## Work instruction
Where a line below holds the string "name", copy that line.

## Data to examine
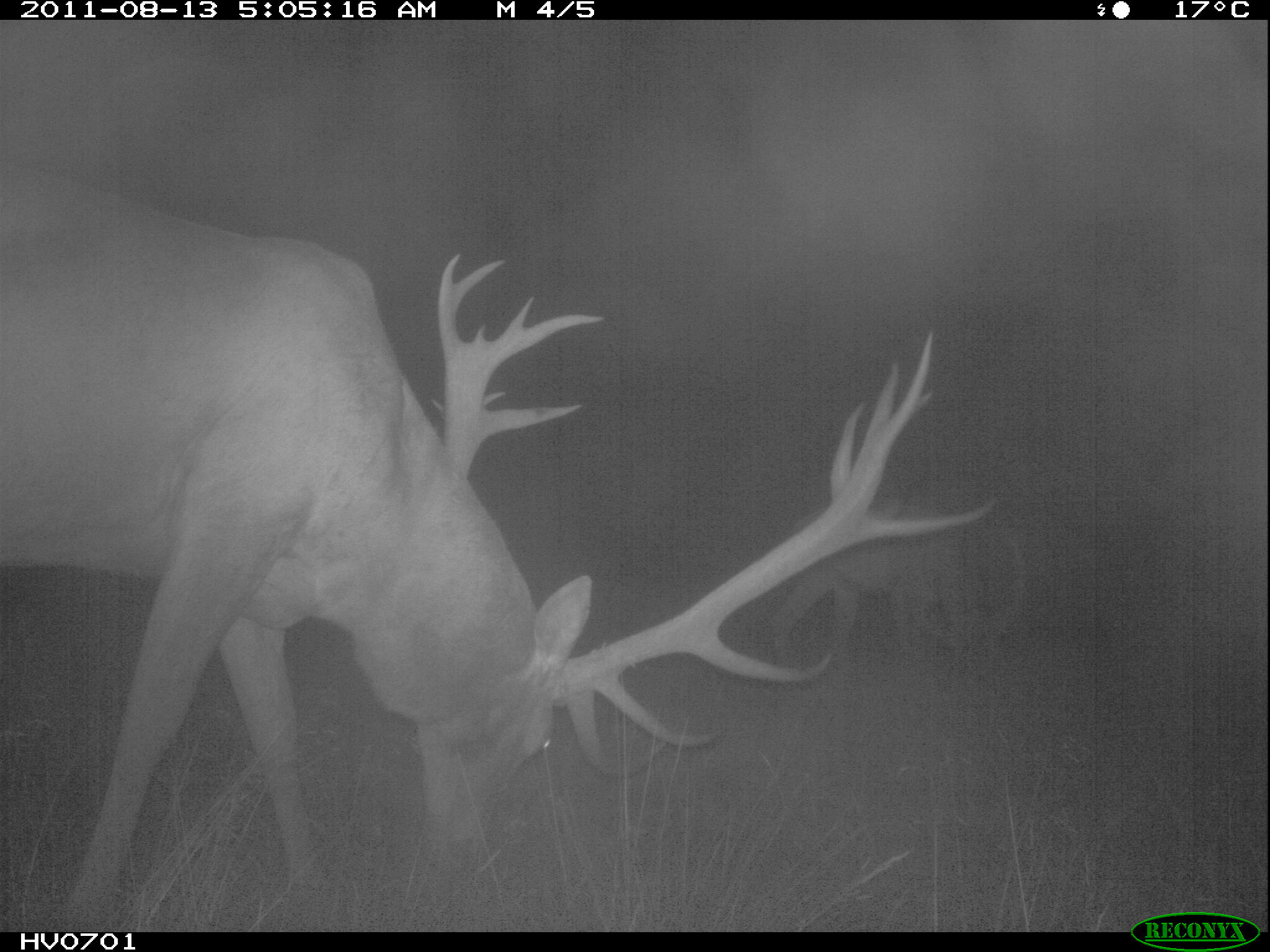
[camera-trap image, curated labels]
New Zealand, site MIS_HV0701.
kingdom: Animalia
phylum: Chordata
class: Mammalia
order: Artiodactyla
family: Cervidae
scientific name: Cervidae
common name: deer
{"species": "deer (Cervidae)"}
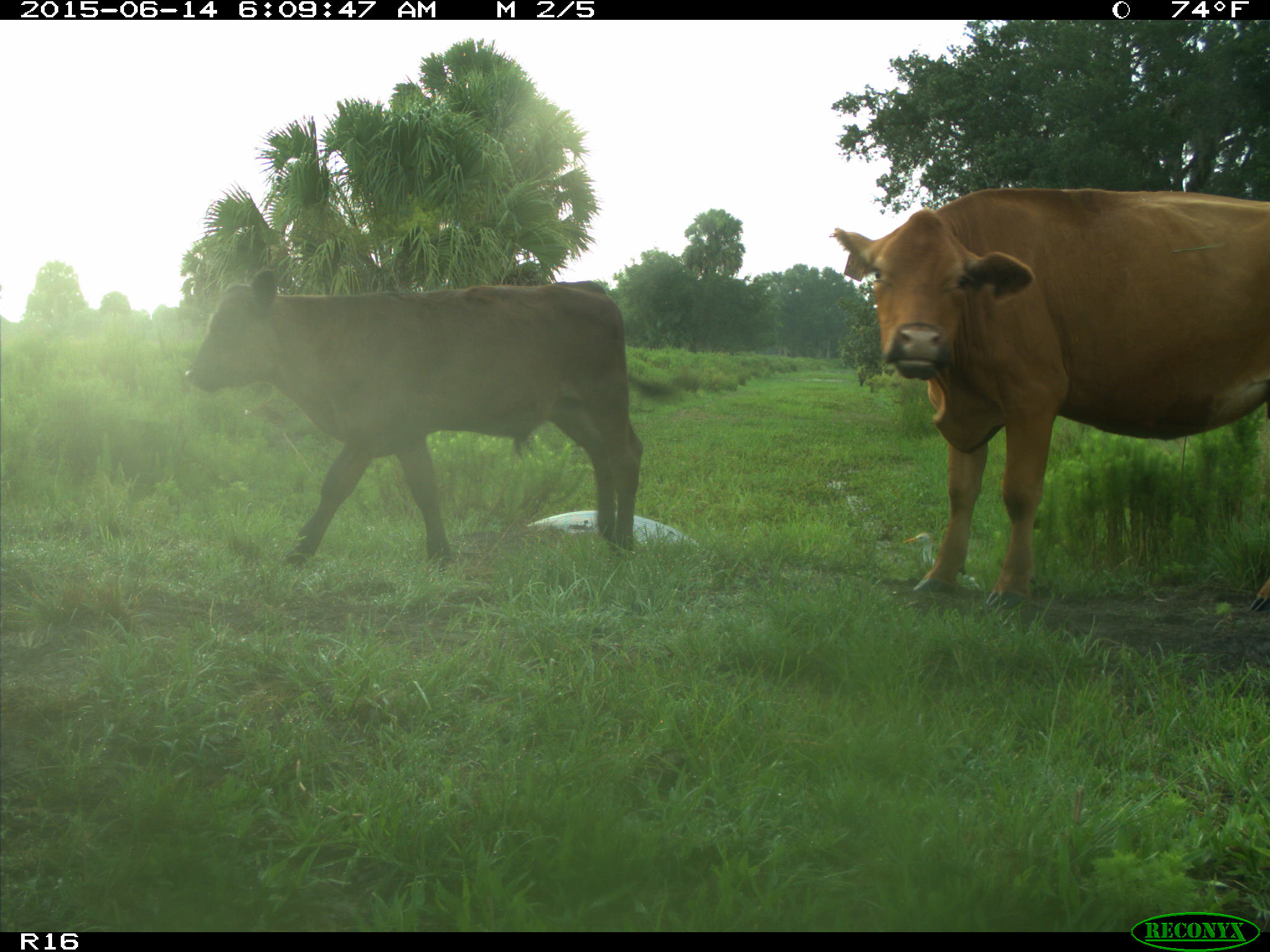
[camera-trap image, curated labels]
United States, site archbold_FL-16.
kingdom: Animalia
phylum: Chordata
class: Mammalia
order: Artiodactyla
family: Bovidae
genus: Bos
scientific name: Bos taurus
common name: domestic cow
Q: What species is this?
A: Bos taurus (domestic cow).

## Result for this exercise
scientific name: Cervidae
common name: deer
scientific name: Bos taurus
common name: domestic cow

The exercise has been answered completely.